TAC con mezzo di contrasto


Ecografia

L’ecografia è l’indagine di primo impiego e consente di evidenziare una dilatazione dell’albero biliare e l’eventuale presenza di una concomitante calcolosi della colecisti, ma è poco precisa nell’individuare calcoli coledocici.


Colangio-Pancreato-Risonanza con mezzo di contrast

consente lo studio anche del parenchima pancreatico


Trattamenti

Il trattamento standard per la colecistite è la chirurgia: asportazione della colecisti, che oggi può essere fatta con tecnica laparoscopica e quindi essere molto poco invasiva.
Tuttavia, il tasso di mortalità del trattamento chirurgico della colecistite acuta può arrivare al 14%– 30% nei pazienti anziani o nei pazienti critici con associate comorbidità. Per questi pazienti, negli ultimi 20 anni, la colecistostomia percutanea (CP) imaging-guidata è diventata un trattamento terapeutico di grande utilità.
Questa procedura permette ad alcuni pazienti “critici” di essere operati in elezione, con un minore tasso di mortalità ed invece per quelli che non potranno essere operati il drenaggio a lungo termine rappresenta il trattamento di scelta.

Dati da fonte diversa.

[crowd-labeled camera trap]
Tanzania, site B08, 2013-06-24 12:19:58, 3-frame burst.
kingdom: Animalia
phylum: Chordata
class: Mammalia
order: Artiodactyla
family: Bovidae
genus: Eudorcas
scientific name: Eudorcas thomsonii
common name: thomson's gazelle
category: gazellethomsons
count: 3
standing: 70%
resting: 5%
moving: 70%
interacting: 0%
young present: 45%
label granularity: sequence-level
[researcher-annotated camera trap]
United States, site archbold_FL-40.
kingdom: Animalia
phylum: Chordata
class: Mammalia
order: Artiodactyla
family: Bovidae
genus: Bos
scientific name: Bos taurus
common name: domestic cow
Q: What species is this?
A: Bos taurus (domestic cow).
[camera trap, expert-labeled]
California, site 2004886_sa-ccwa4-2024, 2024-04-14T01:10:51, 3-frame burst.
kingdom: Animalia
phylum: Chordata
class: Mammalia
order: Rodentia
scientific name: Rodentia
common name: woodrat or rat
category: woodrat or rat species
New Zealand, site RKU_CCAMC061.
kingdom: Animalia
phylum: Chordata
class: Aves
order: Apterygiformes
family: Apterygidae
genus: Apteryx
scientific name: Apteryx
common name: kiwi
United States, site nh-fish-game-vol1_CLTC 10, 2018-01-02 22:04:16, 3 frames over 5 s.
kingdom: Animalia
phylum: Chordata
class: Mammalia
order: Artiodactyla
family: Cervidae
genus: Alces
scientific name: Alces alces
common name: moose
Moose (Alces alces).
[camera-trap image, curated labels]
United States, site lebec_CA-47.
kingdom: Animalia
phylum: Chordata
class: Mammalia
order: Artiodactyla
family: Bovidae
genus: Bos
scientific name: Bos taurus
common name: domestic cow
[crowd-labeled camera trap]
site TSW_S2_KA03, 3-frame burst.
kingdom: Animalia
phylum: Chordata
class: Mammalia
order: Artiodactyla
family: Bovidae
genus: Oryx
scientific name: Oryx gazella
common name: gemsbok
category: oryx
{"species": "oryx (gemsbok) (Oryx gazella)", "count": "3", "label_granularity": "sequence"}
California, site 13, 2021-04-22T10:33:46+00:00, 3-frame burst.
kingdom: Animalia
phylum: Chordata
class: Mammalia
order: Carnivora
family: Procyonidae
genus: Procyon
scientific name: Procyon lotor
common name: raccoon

La colangio-pancreatografia endoscopica retrograda (ERCP)

ERCP

La colangio-pancreatografia endoscopica retrograda (ERCP) è un esame che consiste nella introduzione attraverso la bocca di un tubo che giunge sino al duodeno ed individua la papilla di Vater, che è uno sfintere dove sboccano la via biliare principale ed il dotto pancreatico principale. Attraverso tale sfintere si inserisce una canula che serve per iniettare il mezzo di contrasto opacizzare la via biliare e individuare mediante l’apparecchio radiologico dove è stato posizionato il paziente, la sede della ostruzione. Successivamente si può passare alla fase curativa, per esempio estrazione di calcoli oppure posizionamento di protesi in plastica o di stent metallico per permettere alla bile comunque di giungere a livello dell’intestino.
In caso di fallimento/controindicazione a ERCP, viene eseguita la colangiografia percutanea (PTC) che serve ad individuare il livello di ostruzione in caso di dilatazione delle vie biliari ed identificare la presenza di calcoli biliari.
Viene eseguita in ambiente sterile, di solito in sala angiografica. Il paziente è posto sul lettino di un apparecchio detto angiografo, che grazie all’utilizzo dei raggi X permette di individuare le strutture nelle quali viene iniettato il mezzo di contrasto radiopaco.
Il radiologo interventista sotto guida scopica e/o ecografica punge le vie biliari intraepatiche e vi inietta del mezzo di contrasto eseguendo la cosiddetta colangiografia percutanea, che viene visualizzata in diretta su uno schermo posto di fronte l’operatore.